++++ Extract provided

Today, our latest product—Mental Health & Gen Z: What Educators Need to Know is available for the public. This project, and our Springtide Series on Mental Health in general, have been long in the works. We’ve spent more than a year thinking, planning, writing, and conversing about mental health, and how to make organizations and institutions mental-health friendly at their very core. For me, this topic is personal.  

In the past decade, many teachers (myself included) have been trained to spot the warning signs of mental-health crises in our students, direct them toward resources, and check in on them regularly—all while doing the thousands of other things that constitute our jobs.  

And sometimes it works. Sometimes we catch students just in time. Just before they fall. We can’t focus too long on the vivid alternative, but instead sigh with relief that some tragedy did not unfold, at least not today.  

But sometimes it doesn’t work. We don’t see. We’re too busy or too untrained or the situation is simply beyond our capacity to see and respond to.  

I’ve been on both sides. I’ve worked with students who have told me later that my plea that they get help, and my assistance connecting them to that help, saved their life. And I’ve lost students to suicide just months before graduation.  

In both cases, I couldn’t help but think to myself: “This isn’t what I was trained to do.”  

But like you, I couldn’t just sit and watch an epidemic unfold in my classroom and on my campus, day in and day out, without trying to do something. Even if that something never felt like enough.  

The research we’re doing about mental health is, in many ways, a passion project for me. For years, I’ve longed for a way to begin building an organizational culture at a school or university that is designed, at its very core, to be mental-health friendly, rather than amended, as an afterthought, to respond to mental-health crises.  

This educator’s report is the tool that I wish my campus had when I was a professor. It is intended to sit alongside crisis intervention and early indicator training and hopefully prevent reliance on crisis response tools. We believe, and our data confirm, that more prepared cultures can address mental-health issues before they become mental-health crises.  

In fall 2021, our Research Advisory Board convened with our staff to talk about the direction this focus on mental health would take us in 2022. Before we began discussing the logistics and themes, each member offered the first name of a young person in their life who has been impacted by this epidemic. We paused together in a moment of silence to hold those young people, and those unnamed, in our hearts, in our thoughts, or in our prayers, each practicing a reverence suited to our own systems of beliefs, but a reverence nonetheless shared and expressed as a common concern for these young people and a wish for their well-being.  

This report, and this series, is for them.

++++++++

Aim a | Find every line in the records that contains the word "deck", and copy each of those lines.
The records have nothing to do with the mental-health post.

++++ Material for this task

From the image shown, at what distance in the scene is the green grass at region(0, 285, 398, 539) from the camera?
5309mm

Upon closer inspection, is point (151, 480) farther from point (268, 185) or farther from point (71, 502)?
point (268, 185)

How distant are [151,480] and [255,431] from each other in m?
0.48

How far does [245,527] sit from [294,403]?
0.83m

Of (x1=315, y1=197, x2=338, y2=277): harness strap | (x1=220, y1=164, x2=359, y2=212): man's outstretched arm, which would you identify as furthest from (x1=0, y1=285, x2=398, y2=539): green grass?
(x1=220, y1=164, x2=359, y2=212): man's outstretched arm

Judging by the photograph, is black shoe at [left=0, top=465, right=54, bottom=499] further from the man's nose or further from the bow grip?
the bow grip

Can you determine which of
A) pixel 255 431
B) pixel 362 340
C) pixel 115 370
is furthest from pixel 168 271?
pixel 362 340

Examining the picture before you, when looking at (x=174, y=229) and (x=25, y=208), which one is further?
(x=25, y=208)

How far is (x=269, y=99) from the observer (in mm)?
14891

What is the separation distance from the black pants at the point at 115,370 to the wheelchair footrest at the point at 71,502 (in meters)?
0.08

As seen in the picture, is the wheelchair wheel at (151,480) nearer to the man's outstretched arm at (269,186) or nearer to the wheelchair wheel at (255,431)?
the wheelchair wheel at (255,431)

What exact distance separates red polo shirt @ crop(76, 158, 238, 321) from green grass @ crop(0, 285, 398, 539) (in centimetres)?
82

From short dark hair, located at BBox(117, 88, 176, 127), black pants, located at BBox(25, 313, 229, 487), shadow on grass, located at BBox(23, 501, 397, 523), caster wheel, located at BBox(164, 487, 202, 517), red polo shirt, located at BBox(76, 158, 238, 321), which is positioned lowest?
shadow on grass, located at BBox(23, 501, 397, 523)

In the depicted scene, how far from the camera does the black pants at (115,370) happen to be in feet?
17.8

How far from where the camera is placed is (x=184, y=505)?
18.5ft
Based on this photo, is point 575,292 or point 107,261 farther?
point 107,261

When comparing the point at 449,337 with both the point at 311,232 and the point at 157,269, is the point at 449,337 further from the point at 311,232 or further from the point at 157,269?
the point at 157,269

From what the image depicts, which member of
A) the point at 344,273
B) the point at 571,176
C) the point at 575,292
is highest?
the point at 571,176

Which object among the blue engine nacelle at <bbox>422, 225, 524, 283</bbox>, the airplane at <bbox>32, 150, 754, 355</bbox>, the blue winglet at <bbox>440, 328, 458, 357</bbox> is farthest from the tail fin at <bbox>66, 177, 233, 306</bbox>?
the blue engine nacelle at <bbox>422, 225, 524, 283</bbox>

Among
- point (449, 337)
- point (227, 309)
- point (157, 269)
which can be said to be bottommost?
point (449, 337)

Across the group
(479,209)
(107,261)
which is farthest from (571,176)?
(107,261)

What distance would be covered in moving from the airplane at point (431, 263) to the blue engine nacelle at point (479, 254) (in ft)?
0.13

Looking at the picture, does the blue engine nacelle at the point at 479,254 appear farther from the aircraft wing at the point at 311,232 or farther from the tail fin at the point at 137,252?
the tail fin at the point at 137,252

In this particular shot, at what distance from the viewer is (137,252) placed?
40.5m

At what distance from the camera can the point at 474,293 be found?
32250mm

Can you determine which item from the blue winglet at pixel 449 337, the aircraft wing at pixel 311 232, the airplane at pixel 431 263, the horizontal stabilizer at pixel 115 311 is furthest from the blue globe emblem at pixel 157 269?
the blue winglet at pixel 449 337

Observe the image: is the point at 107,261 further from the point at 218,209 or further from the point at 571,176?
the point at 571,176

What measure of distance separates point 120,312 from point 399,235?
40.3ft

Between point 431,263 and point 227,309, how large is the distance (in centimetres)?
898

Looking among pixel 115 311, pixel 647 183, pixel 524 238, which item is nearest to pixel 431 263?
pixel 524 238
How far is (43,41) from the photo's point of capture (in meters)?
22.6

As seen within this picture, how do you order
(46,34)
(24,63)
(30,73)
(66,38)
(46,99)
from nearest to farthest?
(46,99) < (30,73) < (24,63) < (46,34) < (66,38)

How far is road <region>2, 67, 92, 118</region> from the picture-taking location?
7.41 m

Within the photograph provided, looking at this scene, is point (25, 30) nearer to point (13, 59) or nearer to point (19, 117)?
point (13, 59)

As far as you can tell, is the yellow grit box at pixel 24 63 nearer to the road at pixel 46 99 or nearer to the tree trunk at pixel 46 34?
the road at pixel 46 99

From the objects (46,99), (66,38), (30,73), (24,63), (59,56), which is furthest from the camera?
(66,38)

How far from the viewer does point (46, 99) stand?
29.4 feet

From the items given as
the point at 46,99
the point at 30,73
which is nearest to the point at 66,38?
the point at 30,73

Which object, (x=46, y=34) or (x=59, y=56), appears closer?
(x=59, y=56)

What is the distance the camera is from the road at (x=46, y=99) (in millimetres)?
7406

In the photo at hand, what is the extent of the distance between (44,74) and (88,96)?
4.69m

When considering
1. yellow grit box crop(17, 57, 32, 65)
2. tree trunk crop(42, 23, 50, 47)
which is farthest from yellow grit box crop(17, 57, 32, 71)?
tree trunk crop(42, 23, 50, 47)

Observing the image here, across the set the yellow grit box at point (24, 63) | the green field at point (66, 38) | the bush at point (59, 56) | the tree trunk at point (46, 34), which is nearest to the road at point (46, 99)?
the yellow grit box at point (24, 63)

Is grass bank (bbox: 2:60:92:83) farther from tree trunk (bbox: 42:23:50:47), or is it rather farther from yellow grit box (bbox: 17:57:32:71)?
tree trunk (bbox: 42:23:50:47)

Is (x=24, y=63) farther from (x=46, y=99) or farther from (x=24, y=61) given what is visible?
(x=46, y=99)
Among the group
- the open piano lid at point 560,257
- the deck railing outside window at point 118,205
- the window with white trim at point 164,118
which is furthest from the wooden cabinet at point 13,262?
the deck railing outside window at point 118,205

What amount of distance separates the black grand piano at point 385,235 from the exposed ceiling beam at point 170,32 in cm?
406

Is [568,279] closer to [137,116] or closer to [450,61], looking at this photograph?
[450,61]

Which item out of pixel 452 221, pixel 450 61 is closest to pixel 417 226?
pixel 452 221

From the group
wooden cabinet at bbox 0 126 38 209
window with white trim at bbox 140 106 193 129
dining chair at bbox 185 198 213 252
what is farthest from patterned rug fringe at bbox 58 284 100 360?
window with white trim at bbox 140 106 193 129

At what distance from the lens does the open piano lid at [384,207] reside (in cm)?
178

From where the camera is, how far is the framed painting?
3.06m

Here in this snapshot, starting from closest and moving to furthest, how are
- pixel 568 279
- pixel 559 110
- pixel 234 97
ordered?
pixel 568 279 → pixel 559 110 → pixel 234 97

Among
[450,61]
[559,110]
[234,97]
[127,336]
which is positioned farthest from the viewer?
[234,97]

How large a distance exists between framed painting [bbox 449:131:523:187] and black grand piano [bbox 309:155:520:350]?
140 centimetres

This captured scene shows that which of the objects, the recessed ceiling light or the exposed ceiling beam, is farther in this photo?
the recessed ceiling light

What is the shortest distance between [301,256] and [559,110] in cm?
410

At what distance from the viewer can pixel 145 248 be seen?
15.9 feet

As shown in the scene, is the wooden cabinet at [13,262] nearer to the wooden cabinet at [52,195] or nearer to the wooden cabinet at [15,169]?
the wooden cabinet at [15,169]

++++++++

Aim b | In the mental-health post, what did each Research Advisory Board member offer before the logistics and themes were discussed?

Answer a |
- the deck railing outside window at point 118,205
the deck railing outside window at point 118,205

Answer b | Each member offered the first name of a young person in their life who has been impacted by this epidemic.